What a week. Revelations about London’s glut of unsold luxury residential properties are a timely reminder of the fundamental problems at Mount Pleasant and those that have been vocal in opposition.
Motivated by the inappropriateness of the proposals that were approved by the former Mayor, Boris Johnson, or by the wider iniquities the proposals embody, many experts have given their time, wisdom and insights to critique the Royal Mail’s controversial luxury development.

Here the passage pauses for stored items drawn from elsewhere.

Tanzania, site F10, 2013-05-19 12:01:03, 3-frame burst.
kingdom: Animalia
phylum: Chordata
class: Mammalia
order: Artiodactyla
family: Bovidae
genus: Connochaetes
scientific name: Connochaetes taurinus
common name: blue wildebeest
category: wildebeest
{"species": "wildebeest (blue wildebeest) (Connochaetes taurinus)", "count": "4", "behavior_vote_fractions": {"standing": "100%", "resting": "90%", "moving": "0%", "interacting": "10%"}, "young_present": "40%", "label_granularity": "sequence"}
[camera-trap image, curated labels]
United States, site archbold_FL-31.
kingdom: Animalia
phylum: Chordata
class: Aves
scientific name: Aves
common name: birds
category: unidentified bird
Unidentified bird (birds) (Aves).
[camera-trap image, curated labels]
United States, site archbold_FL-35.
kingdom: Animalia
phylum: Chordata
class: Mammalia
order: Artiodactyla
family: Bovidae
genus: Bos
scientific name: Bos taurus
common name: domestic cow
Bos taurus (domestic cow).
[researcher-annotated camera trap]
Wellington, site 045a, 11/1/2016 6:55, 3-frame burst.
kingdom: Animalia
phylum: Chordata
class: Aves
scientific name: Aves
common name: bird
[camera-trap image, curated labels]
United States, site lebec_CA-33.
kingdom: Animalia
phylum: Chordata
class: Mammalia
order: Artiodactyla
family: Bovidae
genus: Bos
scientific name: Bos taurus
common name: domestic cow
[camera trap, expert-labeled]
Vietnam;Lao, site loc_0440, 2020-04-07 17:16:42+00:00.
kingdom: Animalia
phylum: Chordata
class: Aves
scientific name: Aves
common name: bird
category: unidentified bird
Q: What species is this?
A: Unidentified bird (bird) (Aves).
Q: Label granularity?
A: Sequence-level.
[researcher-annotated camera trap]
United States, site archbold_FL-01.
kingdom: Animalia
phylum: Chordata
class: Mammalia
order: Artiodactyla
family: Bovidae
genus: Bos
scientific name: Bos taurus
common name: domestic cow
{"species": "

Among the first commentators to voice their abhorrence at this much opposed scheme was Gavin Stamp, aka Private Eye’s vividly astute and vitally acerbic ‘Piloti’. Gavin was a towering figure in architectural scholarship who was a consistent and persistent antidote to the profession’s avarice, affectation and excess. It’s no surprise that he was appalled not only by the scheme’s design, but also by the underlying inequity of the development, founded on the transferal of hundreds of millions of pounds of assets from public to private hands following the Royal Mail’s privatisation.
Four years ago, Gavin penned a prophetic piece in Private Eye in which he wrote: “The Mount Pleasant site, because it belonged to the Royal Mail, was public property and belonged to us. No Longer … Royal Mail managers have regarded its estate as an asset to be stripped, sold off, not to the advantage of the public but to that of the shareholder. Mount unpleasant will be private.”
Gavin was buried this week, following his funeral in the stunning surroundings of St Giles’s Church, Camberwell, where many hundreds of people gathered to pay their respects to a man that possessed a rare decency founded on an independence of mind that spoke truth to authority.
Such decency was entirely absent from another event this week – the first ‘public engagement’ by Mount Pleasant’s new owners, Taylor Wimpey. Hosted by an all-male team in a first-floor meeting room in a pub, the gender imbalance and choice of venue revealed the uncomfortable truth about how seriously developers take ‘public engagement’ in the twenty-first century, marginalising a significant proportion of the community who happen to be infirm, disabled or averse to pubs.
Gavin’s death is a terrible loss, but we are proud that Mount Pleasant was part of his oeuvre. After this rather memorable week, it is perhaps fitting to remind communities all over Britain who are confronted by the avarice of developers to be reminded of Gavin’s prescient words:
“Everyone should be concerned about this development for what it tells us about modern Britain.”